In just two sentences, the United Nations human rights chief signaled this week that time is up on the Chinese government’s attempts to evade international scrutiny for its sweeping human rights abuses. After noting possible areas of cooperation, High Commissioner for Human Rights Michelle Bachelet bluntly told the United Nations Human Rights Council: “I regret that I am not able to report progress on my efforts to seek meaningful access to the Xinjiang Uyghur Autonomous Region. In the meantime, my Office is finalising its assessment of the available information on allegations of serious human rights violations in that region with a view to making it public.”
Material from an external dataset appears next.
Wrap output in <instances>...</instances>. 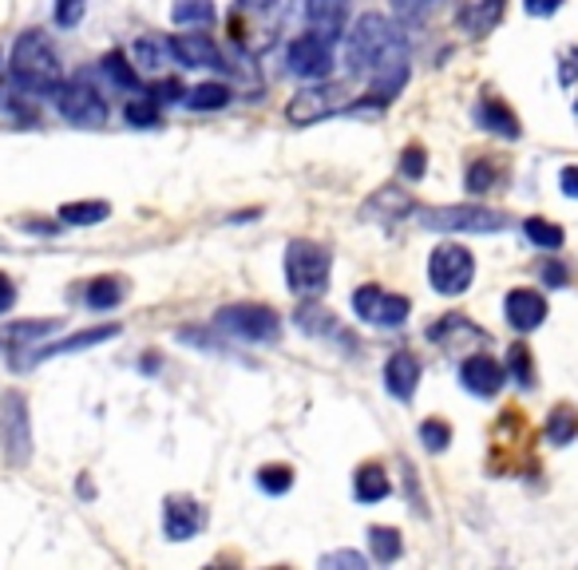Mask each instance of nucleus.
<instances>
[{"label":"nucleus","mask_w":578,"mask_h":570,"mask_svg":"<svg viewBox=\"0 0 578 570\" xmlns=\"http://www.w3.org/2000/svg\"><path fill=\"white\" fill-rule=\"evenodd\" d=\"M353 76L369 80V104H389L408 80V36L385 12H365L345 40Z\"/></svg>","instance_id":"f257e3e1"},{"label":"nucleus","mask_w":578,"mask_h":570,"mask_svg":"<svg viewBox=\"0 0 578 570\" xmlns=\"http://www.w3.org/2000/svg\"><path fill=\"white\" fill-rule=\"evenodd\" d=\"M9 76L12 84L24 95L40 99V95H56L60 84H64V67H60L56 48L48 44L40 32H24V36L12 44L9 56Z\"/></svg>","instance_id":"f03ea898"},{"label":"nucleus","mask_w":578,"mask_h":570,"mask_svg":"<svg viewBox=\"0 0 578 570\" xmlns=\"http://www.w3.org/2000/svg\"><path fill=\"white\" fill-rule=\"evenodd\" d=\"M227 29L242 52H266L282 29V0H234Z\"/></svg>","instance_id":"7ed1b4c3"},{"label":"nucleus","mask_w":578,"mask_h":570,"mask_svg":"<svg viewBox=\"0 0 578 570\" xmlns=\"http://www.w3.org/2000/svg\"><path fill=\"white\" fill-rule=\"evenodd\" d=\"M424 230H448V234H500L512 226V214L480 202H464V207H420L412 210Z\"/></svg>","instance_id":"20e7f679"},{"label":"nucleus","mask_w":578,"mask_h":570,"mask_svg":"<svg viewBox=\"0 0 578 570\" xmlns=\"http://www.w3.org/2000/svg\"><path fill=\"white\" fill-rule=\"evenodd\" d=\"M329 270H333L329 250L309 242V238H294L285 246V285L297 297H322L329 289Z\"/></svg>","instance_id":"39448f33"},{"label":"nucleus","mask_w":578,"mask_h":570,"mask_svg":"<svg viewBox=\"0 0 578 570\" xmlns=\"http://www.w3.org/2000/svg\"><path fill=\"white\" fill-rule=\"evenodd\" d=\"M353 104V87L349 84H309L290 99L285 107V119L294 127H309L317 119H333L337 112Z\"/></svg>","instance_id":"423d86ee"},{"label":"nucleus","mask_w":578,"mask_h":570,"mask_svg":"<svg viewBox=\"0 0 578 570\" xmlns=\"http://www.w3.org/2000/svg\"><path fill=\"white\" fill-rule=\"evenodd\" d=\"M0 452L9 464H29L32 456V420L24 392H4L0 397Z\"/></svg>","instance_id":"0eeeda50"},{"label":"nucleus","mask_w":578,"mask_h":570,"mask_svg":"<svg viewBox=\"0 0 578 570\" xmlns=\"http://www.w3.org/2000/svg\"><path fill=\"white\" fill-rule=\"evenodd\" d=\"M475 277V257L467 246H460V242H444V246L432 250V257H428V282H432V289L444 297H455L464 294L467 285H472Z\"/></svg>","instance_id":"6e6552de"},{"label":"nucleus","mask_w":578,"mask_h":570,"mask_svg":"<svg viewBox=\"0 0 578 570\" xmlns=\"http://www.w3.org/2000/svg\"><path fill=\"white\" fill-rule=\"evenodd\" d=\"M219 329L234 332L242 341H254V345H270L282 337V317L270 309V305H258V302H238L219 309Z\"/></svg>","instance_id":"1a4fd4ad"},{"label":"nucleus","mask_w":578,"mask_h":570,"mask_svg":"<svg viewBox=\"0 0 578 570\" xmlns=\"http://www.w3.org/2000/svg\"><path fill=\"white\" fill-rule=\"evenodd\" d=\"M56 107L72 127H87V131H92V127L107 124L104 95H99V87H95L87 76H76V80H67V84H60Z\"/></svg>","instance_id":"9d476101"},{"label":"nucleus","mask_w":578,"mask_h":570,"mask_svg":"<svg viewBox=\"0 0 578 570\" xmlns=\"http://www.w3.org/2000/svg\"><path fill=\"white\" fill-rule=\"evenodd\" d=\"M285 72L297 80H325L333 72V40L317 32H302L285 48Z\"/></svg>","instance_id":"9b49d317"},{"label":"nucleus","mask_w":578,"mask_h":570,"mask_svg":"<svg viewBox=\"0 0 578 570\" xmlns=\"http://www.w3.org/2000/svg\"><path fill=\"white\" fill-rule=\"evenodd\" d=\"M353 309L365 325H377V329H400L412 314V305L408 297L400 294H389V289H380V285H360L357 294H353Z\"/></svg>","instance_id":"f8f14e48"},{"label":"nucleus","mask_w":578,"mask_h":570,"mask_svg":"<svg viewBox=\"0 0 578 570\" xmlns=\"http://www.w3.org/2000/svg\"><path fill=\"white\" fill-rule=\"evenodd\" d=\"M460 384H464L472 397L487 400L507 384V372H503V365L495 361L492 352H472V357H464V365H460Z\"/></svg>","instance_id":"ddd939ff"},{"label":"nucleus","mask_w":578,"mask_h":570,"mask_svg":"<svg viewBox=\"0 0 578 570\" xmlns=\"http://www.w3.org/2000/svg\"><path fill=\"white\" fill-rule=\"evenodd\" d=\"M202 522H207L202 504L199 499H190V495H171V499L162 504V531H167L171 542L195 539V535L202 531Z\"/></svg>","instance_id":"4468645a"},{"label":"nucleus","mask_w":578,"mask_h":570,"mask_svg":"<svg viewBox=\"0 0 578 570\" xmlns=\"http://www.w3.org/2000/svg\"><path fill=\"white\" fill-rule=\"evenodd\" d=\"M503 317H507L512 329L535 332L547 321V297L539 289H512V294L503 297Z\"/></svg>","instance_id":"2eb2a0df"},{"label":"nucleus","mask_w":578,"mask_h":570,"mask_svg":"<svg viewBox=\"0 0 578 570\" xmlns=\"http://www.w3.org/2000/svg\"><path fill=\"white\" fill-rule=\"evenodd\" d=\"M417 210V202H412V194L400 187H380L369 194V202L360 207V219L365 222H400L404 214H412Z\"/></svg>","instance_id":"dca6fc26"},{"label":"nucleus","mask_w":578,"mask_h":570,"mask_svg":"<svg viewBox=\"0 0 578 570\" xmlns=\"http://www.w3.org/2000/svg\"><path fill=\"white\" fill-rule=\"evenodd\" d=\"M171 52L187 67H227L219 56V44L207 32H179V36H171Z\"/></svg>","instance_id":"f3484780"},{"label":"nucleus","mask_w":578,"mask_h":570,"mask_svg":"<svg viewBox=\"0 0 578 570\" xmlns=\"http://www.w3.org/2000/svg\"><path fill=\"white\" fill-rule=\"evenodd\" d=\"M305 20L317 36L341 40L345 24H349V0H305Z\"/></svg>","instance_id":"a211bd4d"},{"label":"nucleus","mask_w":578,"mask_h":570,"mask_svg":"<svg viewBox=\"0 0 578 570\" xmlns=\"http://www.w3.org/2000/svg\"><path fill=\"white\" fill-rule=\"evenodd\" d=\"M420 384V361L408 349H397L385 365V389L392 392L397 400H412L417 397Z\"/></svg>","instance_id":"6ab92c4d"},{"label":"nucleus","mask_w":578,"mask_h":570,"mask_svg":"<svg viewBox=\"0 0 578 570\" xmlns=\"http://www.w3.org/2000/svg\"><path fill=\"white\" fill-rule=\"evenodd\" d=\"M503 12H507V0H464V4H460V29L480 40L487 36V32H495Z\"/></svg>","instance_id":"aec40b11"},{"label":"nucleus","mask_w":578,"mask_h":570,"mask_svg":"<svg viewBox=\"0 0 578 570\" xmlns=\"http://www.w3.org/2000/svg\"><path fill=\"white\" fill-rule=\"evenodd\" d=\"M475 124L492 135H503V139H519V131H523L512 107L503 104V99H495V95H484V99L475 104Z\"/></svg>","instance_id":"412c9836"},{"label":"nucleus","mask_w":578,"mask_h":570,"mask_svg":"<svg viewBox=\"0 0 578 570\" xmlns=\"http://www.w3.org/2000/svg\"><path fill=\"white\" fill-rule=\"evenodd\" d=\"M112 337H119V325H95V329H80L72 332V337H64V341L48 345V349H40L32 361H48V357H64V352H84L92 349V345H104L112 341Z\"/></svg>","instance_id":"4be33fe9"},{"label":"nucleus","mask_w":578,"mask_h":570,"mask_svg":"<svg viewBox=\"0 0 578 570\" xmlns=\"http://www.w3.org/2000/svg\"><path fill=\"white\" fill-rule=\"evenodd\" d=\"M353 495H357L360 504H380V499H389L392 495L389 472H385L380 464L357 467V475H353Z\"/></svg>","instance_id":"5701e85b"},{"label":"nucleus","mask_w":578,"mask_h":570,"mask_svg":"<svg viewBox=\"0 0 578 570\" xmlns=\"http://www.w3.org/2000/svg\"><path fill=\"white\" fill-rule=\"evenodd\" d=\"M297 329L309 332V337H341V325H337V317L325 309V305L317 302H302L294 314Z\"/></svg>","instance_id":"b1692460"},{"label":"nucleus","mask_w":578,"mask_h":570,"mask_svg":"<svg viewBox=\"0 0 578 570\" xmlns=\"http://www.w3.org/2000/svg\"><path fill=\"white\" fill-rule=\"evenodd\" d=\"M132 60L139 72H162L167 67V60H175L171 52V40H162V36H139L132 44Z\"/></svg>","instance_id":"393cba45"},{"label":"nucleus","mask_w":578,"mask_h":570,"mask_svg":"<svg viewBox=\"0 0 578 570\" xmlns=\"http://www.w3.org/2000/svg\"><path fill=\"white\" fill-rule=\"evenodd\" d=\"M428 337H432V341H448V345H455L460 337H467V341H487V332L475 329V325L467 321V317H460V314H448L440 325H432Z\"/></svg>","instance_id":"a878e982"},{"label":"nucleus","mask_w":578,"mask_h":570,"mask_svg":"<svg viewBox=\"0 0 578 570\" xmlns=\"http://www.w3.org/2000/svg\"><path fill=\"white\" fill-rule=\"evenodd\" d=\"M219 17L214 12V0H175L171 4V20L175 24H182V29H202V24H210V20Z\"/></svg>","instance_id":"bb28decb"},{"label":"nucleus","mask_w":578,"mask_h":570,"mask_svg":"<svg viewBox=\"0 0 578 570\" xmlns=\"http://www.w3.org/2000/svg\"><path fill=\"white\" fill-rule=\"evenodd\" d=\"M99 72H104L115 87H124V92H139V76H135L132 60H127L124 52H107V56L99 60Z\"/></svg>","instance_id":"cd10ccee"},{"label":"nucleus","mask_w":578,"mask_h":570,"mask_svg":"<svg viewBox=\"0 0 578 570\" xmlns=\"http://www.w3.org/2000/svg\"><path fill=\"white\" fill-rule=\"evenodd\" d=\"M124 297H127V285L119 282V277H95V282L87 285V305H92V309H115Z\"/></svg>","instance_id":"c85d7f7f"},{"label":"nucleus","mask_w":578,"mask_h":570,"mask_svg":"<svg viewBox=\"0 0 578 570\" xmlns=\"http://www.w3.org/2000/svg\"><path fill=\"white\" fill-rule=\"evenodd\" d=\"M578 436V409H570V404H559V409L550 412L547 420V440L550 444H575Z\"/></svg>","instance_id":"c756f323"},{"label":"nucleus","mask_w":578,"mask_h":570,"mask_svg":"<svg viewBox=\"0 0 578 570\" xmlns=\"http://www.w3.org/2000/svg\"><path fill=\"white\" fill-rule=\"evenodd\" d=\"M107 214H112L107 202H67V207L60 210V222H64V226H95V222H104Z\"/></svg>","instance_id":"7c9ffc66"},{"label":"nucleus","mask_w":578,"mask_h":570,"mask_svg":"<svg viewBox=\"0 0 578 570\" xmlns=\"http://www.w3.org/2000/svg\"><path fill=\"white\" fill-rule=\"evenodd\" d=\"M369 547H372V559L377 562H397L400 551H404L397 527H369Z\"/></svg>","instance_id":"2f4dec72"},{"label":"nucleus","mask_w":578,"mask_h":570,"mask_svg":"<svg viewBox=\"0 0 578 570\" xmlns=\"http://www.w3.org/2000/svg\"><path fill=\"white\" fill-rule=\"evenodd\" d=\"M230 104V87L227 84H199L195 92H187L190 112H219Z\"/></svg>","instance_id":"473e14b6"},{"label":"nucleus","mask_w":578,"mask_h":570,"mask_svg":"<svg viewBox=\"0 0 578 570\" xmlns=\"http://www.w3.org/2000/svg\"><path fill=\"white\" fill-rule=\"evenodd\" d=\"M523 230H527V238H532L539 250H563V242H567L563 226H555V222H547V219H527Z\"/></svg>","instance_id":"72a5a7b5"},{"label":"nucleus","mask_w":578,"mask_h":570,"mask_svg":"<svg viewBox=\"0 0 578 570\" xmlns=\"http://www.w3.org/2000/svg\"><path fill=\"white\" fill-rule=\"evenodd\" d=\"M124 115L132 127H155V119H159V99H155L151 92H135V99L127 104Z\"/></svg>","instance_id":"f704fd0d"},{"label":"nucleus","mask_w":578,"mask_h":570,"mask_svg":"<svg viewBox=\"0 0 578 570\" xmlns=\"http://www.w3.org/2000/svg\"><path fill=\"white\" fill-rule=\"evenodd\" d=\"M258 487L266 495H285L290 487H294V467L285 464H266L262 472H258Z\"/></svg>","instance_id":"c9c22d12"},{"label":"nucleus","mask_w":578,"mask_h":570,"mask_svg":"<svg viewBox=\"0 0 578 570\" xmlns=\"http://www.w3.org/2000/svg\"><path fill=\"white\" fill-rule=\"evenodd\" d=\"M507 372H512V380L523 384V389H532L535 384V365H532V349H527V345H512V352H507Z\"/></svg>","instance_id":"e433bc0d"},{"label":"nucleus","mask_w":578,"mask_h":570,"mask_svg":"<svg viewBox=\"0 0 578 570\" xmlns=\"http://www.w3.org/2000/svg\"><path fill=\"white\" fill-rule=\"evenodd\" d=\"M495 179H500L495 159H475L472 167H467V190H472V194H487V190L495 187Z\"/></svg>","instance_id":"4c0bfd02"},{"label":"nucleus","mask_w":578,"mask_h":570,"mask_svg":"<svg viewBox=\"0 0 578 570\" xmlns=\"http://www.w3.org/2000/svg\"><path fill=\"white\" fill-rule=\"evenodd\" d=\"M420 444H424L428 452H444V447L452 444V428H448L444 420H424V424H420Z\"/></svg>","instance_id":"58836bf2"},{"label":"nucleus","mask_w":578,"mask_h":570,"mask_svg":"<svg viewBox=\"0 0 578 570\" xmlns=\"http://www.w3.org/2000/svg\"><path fill=\"white\" fill-rule=\"evenodd\" d=\"M400 171H404V179H424L428 171V151L424 147H404V155H400Z\"/></svg>","instance_id":"ea45409f"},{"label":"nucleus","mask_w":578,"mask_h":570,"mask_svg":"<svg viewBox=\"0 0 578 570\" xmlns=\"http://www.w3.org/2000/svg\"><path fill=\"white\" fill-rule=\"evenodd\" d=\"M87 12V0H56V24L60 29H76Z\"/></svg>","instance_id":"a19ab883"},{"label":"nucleus","mask_w":578,"mask_h":570,"mask_svg":"<svg viewBox=\"0 0 578 570\" xmlns=\"http://www.w3.org/2000/svg\"><path fill=\"white\" fill-rule=\"evenodd\" d=\"M437 4L440 0H392V12H397L400 20H420L437 9Z\"/></svg>","instance_id":"79ce46f5"},{"label":"nucleus","mask_w":578,"mask_h":570,"mask_svg":"<svg viewBox=\"0 0 578 570\" xmlns=\"http://www.w3.org/2000/svg\"><path fill=\"white\" fill-rule=\"evenodd\" d=\"M322 567L325 570H365V555L357 551H333V555H322Z\"/></svg>","instance_id":"37998d69"},{"label":"nucleus","mask_w":578,"mask_h":570,"mask_svg":"<svg viewBox=\"0 0 578 570\" xmlns=\"http://www.w3.org/2000/svg\"><path fill=\"white\" fill-rule=\"evenodd\" d=\"M539 274H543V282H547V285H567V266H563V262H555V257H547V262H543Z\"/></svg>","instance_id":"c03bdc74"},{"label":"nucleus","mask_w":578,"mask_h":570,"mask_svg":"<svg viewBox=\"0 0 578 570\" xmlns=\"http://www.w3.org/2000/svg\"><path fill=\"white\" fill-rule=\"evenodd\" d=\"M523 9L532 12V17H555L563 9V0H523Z\"/></svg>","instance_id":"a18cd8bd"},{"label":"nucleus","mask_w":578,"mask_h":570,"mask_svg":"<svg viewBox=\"0 0 578 570\" xmlns=\"http://www.w3.org/2000/svg\"><path fill=\"white\" fill-rule=\"evenodd\" d=\"M559 187H563V194H567V199H578V162H570V167H563Z\"/></svg>","instance_id":"49530a36"},{"label":"nucleus","mask_w":578,"mask_h":570,"mask_svg":"<svg viewBox=\"0 0 578 570\" xmlns=\"http://www.w3.org/2000/svg\"><path fill=\"white\" fill-rule=\"evenodd\" d=\"M12 305H17V285H12V277L0 274V314H9Z\"/></svg>","instance_id":"de8ad7c7"},{"label":"nucleus","mask_w":578,"mask_h":570,"mask_svg":"<svg viewBox=\"0 0 578 570\" xmlns=\"http://www.w3.org/2000/svg\"><path fill=\"white\" fill-rule=\"evenodd\" d=\"M559 80H563V84H575V80H578V48H575V52H567V56H563Z\"/></svg>","instance_id":"09e8293b"},{"label":"nucleus","mask_w":578,"mask_h":570,"mask_svg":"<svg viewBox=\"0 0 578 570\" xmlns=\"http://www.w3.org/2000/svg\"><path fill=\"white\" fill-rule=\"evenodd\" d=\"M151 95H155V99H159V104H175V99H179V95H187V92H182V87L175 84V80H167V84H159Z\"/></svg>","instance_id":"8fccbe9b"}]
</instances>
This public commitment sends a strong message that no country is above international law. For nearly three years, Chinese authorities have stalled for time on Xinjiang, trying to defer, delay, or deny the UN meaningful access to a region where they are committing crimes against humanity—including torture, mass arbitrary detention, mass surveillance, cultural persecution, and family separations—against Uyghurs and other Turkic Muslims.
News about mass detentions began to trickle out of Xinjiang in 2017 but quickly became a tidal wave of evidence produced by academics, journalists, and human rights organizations.
Since the early 1990s, powerful actors gave Beijing many reasons to believe it would never be held accountable for its actions. Foreign governments held toothless bilateral human rights dialogues with Beijing, UN representatives participated in Chinese government-run forums on human rights, companies rarely took seriously their responsibilities to examine their business operations for abuses, and China will soon host another Olympics, all while Beijing’s repression has escalated.
But slowly change is beginning. Governments are imposing targeted sanctions on senior Chinese officials, including the United States imposing Magnitsky Act sanctions on Chen Quanguo, a senior Chinese Communist Party member responsible for abuses in Xinjiang. Several countries are considering tightening trade regulations to prevent products made by Uyghur forced labor from entering their markets. And growing numbers of civil society organizations and UN human rights experts have called for an international body to monitor rights violations by Chinese authorities.
Bachelet’s announcement is a critical step suggesting that Beijing’s reign of impunity might, at long last, be coming to an end.